## Available data
======

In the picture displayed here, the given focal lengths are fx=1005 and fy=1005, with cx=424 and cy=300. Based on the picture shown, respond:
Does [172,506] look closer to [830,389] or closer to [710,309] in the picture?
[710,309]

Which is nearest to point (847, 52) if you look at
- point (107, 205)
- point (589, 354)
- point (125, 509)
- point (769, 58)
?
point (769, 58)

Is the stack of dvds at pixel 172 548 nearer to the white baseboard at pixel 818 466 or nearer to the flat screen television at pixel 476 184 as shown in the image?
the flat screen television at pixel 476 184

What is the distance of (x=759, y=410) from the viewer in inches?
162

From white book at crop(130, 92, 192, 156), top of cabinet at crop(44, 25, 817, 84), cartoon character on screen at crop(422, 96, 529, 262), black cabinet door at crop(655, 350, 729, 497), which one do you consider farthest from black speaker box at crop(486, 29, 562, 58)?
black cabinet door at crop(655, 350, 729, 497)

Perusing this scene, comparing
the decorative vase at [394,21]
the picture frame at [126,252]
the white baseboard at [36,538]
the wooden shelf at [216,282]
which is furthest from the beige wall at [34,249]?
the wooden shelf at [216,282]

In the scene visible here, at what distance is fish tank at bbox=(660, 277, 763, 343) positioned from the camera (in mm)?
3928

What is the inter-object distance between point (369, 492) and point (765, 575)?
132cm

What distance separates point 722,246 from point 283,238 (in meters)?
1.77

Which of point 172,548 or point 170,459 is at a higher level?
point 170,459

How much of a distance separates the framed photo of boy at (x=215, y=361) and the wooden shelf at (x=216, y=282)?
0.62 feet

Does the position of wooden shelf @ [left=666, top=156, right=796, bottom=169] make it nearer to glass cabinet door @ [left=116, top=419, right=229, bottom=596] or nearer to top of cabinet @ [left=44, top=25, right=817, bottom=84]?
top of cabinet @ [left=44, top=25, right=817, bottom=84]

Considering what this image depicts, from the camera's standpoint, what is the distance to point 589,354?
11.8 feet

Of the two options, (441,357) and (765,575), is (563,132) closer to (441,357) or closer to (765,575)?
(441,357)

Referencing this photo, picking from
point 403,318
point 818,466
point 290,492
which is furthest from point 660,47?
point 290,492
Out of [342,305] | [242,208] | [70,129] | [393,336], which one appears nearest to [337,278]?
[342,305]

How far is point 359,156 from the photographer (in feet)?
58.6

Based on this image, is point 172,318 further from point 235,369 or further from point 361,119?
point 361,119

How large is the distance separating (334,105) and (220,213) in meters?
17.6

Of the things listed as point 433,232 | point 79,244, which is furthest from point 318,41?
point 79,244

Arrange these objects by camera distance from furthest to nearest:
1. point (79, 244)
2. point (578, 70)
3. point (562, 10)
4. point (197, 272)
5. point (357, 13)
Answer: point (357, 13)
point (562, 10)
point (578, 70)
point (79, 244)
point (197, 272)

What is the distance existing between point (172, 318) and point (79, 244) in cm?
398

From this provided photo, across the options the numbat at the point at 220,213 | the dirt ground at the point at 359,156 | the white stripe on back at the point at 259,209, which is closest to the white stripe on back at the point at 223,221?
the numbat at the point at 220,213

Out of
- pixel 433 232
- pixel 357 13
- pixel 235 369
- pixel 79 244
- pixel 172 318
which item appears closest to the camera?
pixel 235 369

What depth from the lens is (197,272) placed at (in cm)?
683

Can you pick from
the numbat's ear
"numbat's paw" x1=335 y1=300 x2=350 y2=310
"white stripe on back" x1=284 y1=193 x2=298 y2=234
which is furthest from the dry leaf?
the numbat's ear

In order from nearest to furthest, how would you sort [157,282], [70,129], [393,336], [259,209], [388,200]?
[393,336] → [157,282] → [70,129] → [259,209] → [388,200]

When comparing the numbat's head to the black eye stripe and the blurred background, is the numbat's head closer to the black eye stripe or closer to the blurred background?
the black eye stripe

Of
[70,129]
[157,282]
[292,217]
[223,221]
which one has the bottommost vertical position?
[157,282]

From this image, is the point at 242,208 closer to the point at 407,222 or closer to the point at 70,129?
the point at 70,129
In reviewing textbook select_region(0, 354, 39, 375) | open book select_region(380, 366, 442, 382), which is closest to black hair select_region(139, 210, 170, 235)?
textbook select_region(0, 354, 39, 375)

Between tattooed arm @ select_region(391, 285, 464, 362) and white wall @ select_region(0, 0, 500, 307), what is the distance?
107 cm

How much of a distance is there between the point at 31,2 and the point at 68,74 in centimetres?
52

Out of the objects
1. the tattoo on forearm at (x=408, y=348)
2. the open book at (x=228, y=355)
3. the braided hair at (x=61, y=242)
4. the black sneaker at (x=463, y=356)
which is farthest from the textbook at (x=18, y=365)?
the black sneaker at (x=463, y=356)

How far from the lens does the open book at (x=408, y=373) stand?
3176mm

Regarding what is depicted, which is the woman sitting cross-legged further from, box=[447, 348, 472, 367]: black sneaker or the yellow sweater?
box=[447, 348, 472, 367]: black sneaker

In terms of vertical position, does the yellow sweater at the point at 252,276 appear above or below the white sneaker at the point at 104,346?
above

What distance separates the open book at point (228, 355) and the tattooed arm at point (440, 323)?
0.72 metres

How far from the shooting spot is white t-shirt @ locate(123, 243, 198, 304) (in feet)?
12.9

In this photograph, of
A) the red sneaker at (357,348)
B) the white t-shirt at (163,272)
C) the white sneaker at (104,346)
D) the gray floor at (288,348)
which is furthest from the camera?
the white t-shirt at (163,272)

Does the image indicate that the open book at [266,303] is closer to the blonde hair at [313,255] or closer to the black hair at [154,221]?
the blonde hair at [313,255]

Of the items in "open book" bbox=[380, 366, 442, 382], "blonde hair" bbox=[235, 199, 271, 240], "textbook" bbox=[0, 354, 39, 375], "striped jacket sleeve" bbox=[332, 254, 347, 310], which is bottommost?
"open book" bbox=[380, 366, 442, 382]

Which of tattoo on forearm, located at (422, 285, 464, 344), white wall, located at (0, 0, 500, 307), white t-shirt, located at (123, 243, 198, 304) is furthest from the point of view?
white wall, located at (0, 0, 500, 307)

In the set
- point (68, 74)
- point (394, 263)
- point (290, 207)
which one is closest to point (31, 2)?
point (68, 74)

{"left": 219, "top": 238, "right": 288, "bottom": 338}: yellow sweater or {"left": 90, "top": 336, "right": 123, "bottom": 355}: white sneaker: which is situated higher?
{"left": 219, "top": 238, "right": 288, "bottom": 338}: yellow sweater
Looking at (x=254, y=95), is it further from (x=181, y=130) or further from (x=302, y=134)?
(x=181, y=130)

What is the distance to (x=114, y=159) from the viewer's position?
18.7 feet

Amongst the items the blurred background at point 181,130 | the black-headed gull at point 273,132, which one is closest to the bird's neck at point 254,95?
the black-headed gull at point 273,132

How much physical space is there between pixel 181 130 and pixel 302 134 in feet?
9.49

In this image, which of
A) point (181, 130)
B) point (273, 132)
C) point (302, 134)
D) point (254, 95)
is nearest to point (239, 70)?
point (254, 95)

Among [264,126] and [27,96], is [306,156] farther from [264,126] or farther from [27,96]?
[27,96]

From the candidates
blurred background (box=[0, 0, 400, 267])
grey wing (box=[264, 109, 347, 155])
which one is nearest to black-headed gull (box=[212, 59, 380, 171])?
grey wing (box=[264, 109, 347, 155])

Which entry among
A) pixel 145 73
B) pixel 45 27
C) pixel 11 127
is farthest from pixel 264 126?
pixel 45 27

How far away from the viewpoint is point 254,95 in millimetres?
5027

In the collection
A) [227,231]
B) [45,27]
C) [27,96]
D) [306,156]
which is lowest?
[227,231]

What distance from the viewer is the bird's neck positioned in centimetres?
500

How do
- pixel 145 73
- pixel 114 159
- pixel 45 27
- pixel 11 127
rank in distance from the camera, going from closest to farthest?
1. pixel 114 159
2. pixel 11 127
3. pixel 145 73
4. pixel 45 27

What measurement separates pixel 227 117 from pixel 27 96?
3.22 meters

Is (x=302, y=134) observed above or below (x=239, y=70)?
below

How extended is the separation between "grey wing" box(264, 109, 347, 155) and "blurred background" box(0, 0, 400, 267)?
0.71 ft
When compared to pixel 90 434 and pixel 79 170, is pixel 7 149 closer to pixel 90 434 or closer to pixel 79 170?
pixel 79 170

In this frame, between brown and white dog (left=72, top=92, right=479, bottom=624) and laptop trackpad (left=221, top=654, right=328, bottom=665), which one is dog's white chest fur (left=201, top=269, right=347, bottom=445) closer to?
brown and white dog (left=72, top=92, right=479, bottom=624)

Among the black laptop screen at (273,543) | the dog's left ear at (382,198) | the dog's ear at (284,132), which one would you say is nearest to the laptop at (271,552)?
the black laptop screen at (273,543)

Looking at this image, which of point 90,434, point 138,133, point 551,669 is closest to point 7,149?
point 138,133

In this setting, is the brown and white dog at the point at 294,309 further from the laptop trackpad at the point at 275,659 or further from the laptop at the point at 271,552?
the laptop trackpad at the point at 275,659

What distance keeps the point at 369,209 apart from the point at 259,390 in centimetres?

======

## Objective
Reproduce the listing above exactly from the line containing "Among the black" through its last line, with both of those lines included.

## Task answer
Among the black laptop screen at (273,543) | the dog's left ear at (382,198) | the dog's ear at (284,132), which one would you say is nearest to the laptop at (271,552)?
the black laptop screen at (273,543)

Looking at this image, which of point 90,434, point 138,133, point 551,669 is closest to point 7,149?
point 138,133

In this setting, is the brown and white dog at the point at 294,309 further from the laptop trackpad at the point at 275,659 or further from the laptop at the point at 271,552?
the laptop trackpad at the point at 275,659

What distance keeps the point at 369,209 apart from the point at 259,390 in centimetres?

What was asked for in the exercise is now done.